Текущее задание:
Обновите часть текста о рассказе Кавабаты «Кузнечик и сверчок», что идёт ниже: начните со слов «Кавабата заключает рассказ» и остановитесь после слов «одеждах их имена.». При этом замените «меланхолической» на «грустной».

Фрагмент текста:
04.09.2006 | О прочитанном
Кузнечик, сверчок и жажда смыслаЗапад, как считает Барт, все пронизывает смыслом наподобие авторитарной религии, осуществляющей массовое крещение
Кёхэю Нориматцу и Джунне Хироматцу
Среди маленьких шедевров Ясунари Кавабаты, известных как «Истории из пригоршни», есть один, особенно меня поразивший. Этот маленький четырехстраничный рассказ написан в 1924 году и называется «Кузнечик и сверчок». Сюжет рассказа, как обычно, минимален и может быть легко пересказан. Возвращаясь из университета, автор обнаруживает в соседнем школьном дворе группу детей с зажженными бумажными фонарями разных цветов и понимает, что дети готовятся к ловле насекомых. Кавабата описывает процесс изготовления фонарей: каким образом дети вырезают их из цветной бумаги и картона, делают в них узорные прорези и аккуратно вырезают на них своим имена. Дети спускаются по склону в поисках насекомых. Один мальчиков спрашивает: «Кто-нибудь хочет кузнечика?» Шесть или семь детей подбегают к нему, но он выбирает девочку, которой и передает насекомое. Та внимательно разглядывает подарок и говорит: «Это не кузнечик, это сверчок». «Сверчок», - с завистью повторяют дети. В момент смены имен и передачи из рук в руки кузнечик сублимируется в нечто более поэтическое – в «сверчка», и сублимация эта прямо связана с невинной прелестью девочки, как будто проецируемой на насекомое. Мальчик и девочка приникают к клетке из пальцев и пытаются сквозь просветы рассмотреть пойманное насекомое. И в это момент происходит главное «событие» рассказа. Поглощенный разглядыванием насекомого, мальчик подносит свой зеленый фонарь к белому кимоно девочки и проецирует на ее грудь очертания собственного имени – Фуджио: «Фонарь девочки, свободно свисавший с ее запястья, не проецировал своего узора столь ясно, и все же можно было разобрать в дрожащей красной полосе на талии мальчика имя «Киоко». О случайной игре красного и зеленого – если игра эта была случайной – не знали ни Фуджио, ни Киоко», - пишет Кавабата.
Кавабата заключает рассказ меланхолической констатаций: даже если дети, став взрослыми, и будут помнить, как они передали друг другу кузнечика, оказавшегося сверчком, они никогда не будут знать о том, как две полосы света, отброшенные их фонарями, мимолетно написали на их одеждах их имена.

Список данных:
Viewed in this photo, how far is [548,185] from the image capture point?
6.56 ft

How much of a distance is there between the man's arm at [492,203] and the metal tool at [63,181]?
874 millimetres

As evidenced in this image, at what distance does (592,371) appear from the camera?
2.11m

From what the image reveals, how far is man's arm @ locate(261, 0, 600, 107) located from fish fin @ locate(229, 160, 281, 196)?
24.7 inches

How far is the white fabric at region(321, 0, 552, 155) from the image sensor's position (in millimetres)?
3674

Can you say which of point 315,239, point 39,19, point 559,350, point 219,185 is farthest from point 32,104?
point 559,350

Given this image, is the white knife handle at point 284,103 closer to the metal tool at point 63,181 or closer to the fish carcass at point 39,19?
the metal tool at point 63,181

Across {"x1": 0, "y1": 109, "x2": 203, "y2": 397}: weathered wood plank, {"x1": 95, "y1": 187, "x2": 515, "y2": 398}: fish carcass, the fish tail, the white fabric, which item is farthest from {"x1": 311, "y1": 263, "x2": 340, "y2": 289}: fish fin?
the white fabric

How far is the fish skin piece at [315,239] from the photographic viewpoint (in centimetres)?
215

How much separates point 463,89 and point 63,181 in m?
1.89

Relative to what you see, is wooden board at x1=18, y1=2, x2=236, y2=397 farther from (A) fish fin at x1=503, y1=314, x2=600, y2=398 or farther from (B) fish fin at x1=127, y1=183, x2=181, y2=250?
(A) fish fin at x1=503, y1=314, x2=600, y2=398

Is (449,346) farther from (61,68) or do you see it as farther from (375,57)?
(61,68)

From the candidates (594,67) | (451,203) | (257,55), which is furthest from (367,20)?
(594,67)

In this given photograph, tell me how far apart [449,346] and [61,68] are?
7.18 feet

Решение задания:
Кавабата заключает рассказ грустной констатаций: даже если дети, став взрослыми, и будут помнить, как они передали друг другу кузнечика, оказавшегося сверчком, они никогда не будут знать о том, как две полосы света, отброшенные их фонарями, мимолетно написали на их одеждах их имена.